[PROMPT 1]
Name every specific food that the Good Friday passage mentions.
[PROMPT 2]
Answer these questions from the Good Friday passage:
(a) How many meals were eaten on the plantation on Good Friday?
(b) What were the tenants given when they came to the main house?
(c) What did not run that day?
[PROMPT 3]
Continue the Good Friday passage, picking up after its last sentence.

[TEXT]
↓↓↓

Thursday 28 March 2013

Good Friday On The Plantation

This is a short passage from the novel, Menino de Engenho, Plantation Boy, by Jose Lins Do Rego. It is set on a sugar plantation in the North East of Brazil around a hundred years ago, twenty or so years after the abolition of slavery.

'On Good Friday we only had one meal on the plantation. Fresh fish came from the city and relatives from other plantations came to visit; we ate much more than on other days. The maids in the kitchen would speak of Jesus's suffering from the heart and said that if the priest forgot to say the Hallelujah at the Saturday mass then the world would end once and for all.
The tenants came to the main house in large groups to ask for food, as was the tradition. They were given dried cod and flour. With their wives and their children they would leave, weighed down by sacks of food, as if they were walking one of the Stations of the Cross.
The whole day was sad. The train did not run on the railway line.

↑↑↑

[PROVIDED MATERIAL]
↓↓↓

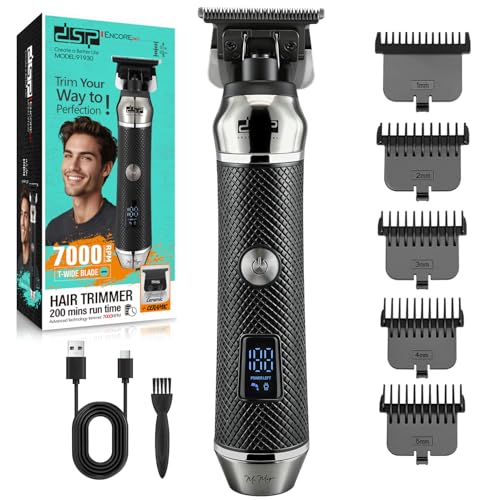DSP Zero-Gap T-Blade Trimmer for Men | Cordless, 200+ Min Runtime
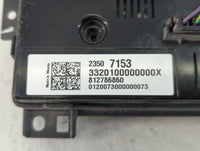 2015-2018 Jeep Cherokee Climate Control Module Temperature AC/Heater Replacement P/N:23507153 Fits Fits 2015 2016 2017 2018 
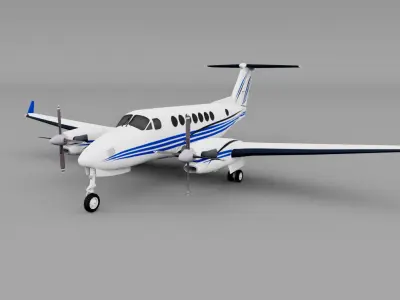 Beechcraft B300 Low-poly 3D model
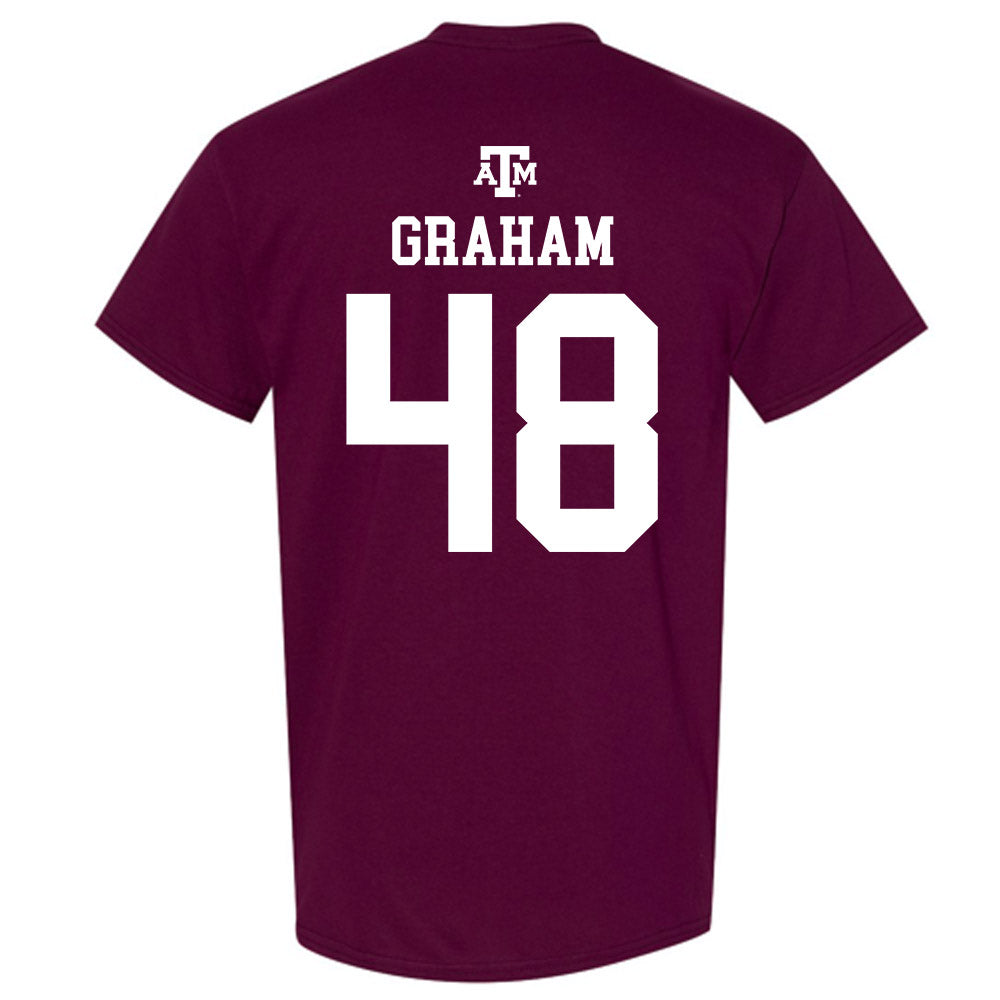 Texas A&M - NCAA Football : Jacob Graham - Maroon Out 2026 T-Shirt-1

↑↑↑

[ANSWER BOX 1]
Fresh fish, dried cod, flour

[ANSWER BOX 2]
(a) One meal
(b) Dried cod and flour
(c) The train on the railway line

[ANSWER BOX 3]
Sometimes an old lady called Totinha would visit the plantation at this time of year. She knew the story of the Life, Passion and Death of Jesus Christ in verse, and with her sad tale she would reduce us to tears.
Old Sinhazinha would say that Holy Week at Itambe was how it should be done. Padre Julio would kiss the feet of the poor and lead the procession through the streets. In church he would give a heart rending sermon while the congregation cried.
The maids stayed in the kitchen talking in whispers. No one bathed in the river, not wanting to appear naked on that day. The animals were not worked and no one insulted anyone or called each other names.
They made me release a canary that I had caught.
In our conversations we mulled over and corrected the Will of God. We decided that Jesus Christ should have liquidated all the Jews and taken over Jerusalem. The greatness of his sacrifice was lost on us. We wanted a material victory over his executioners.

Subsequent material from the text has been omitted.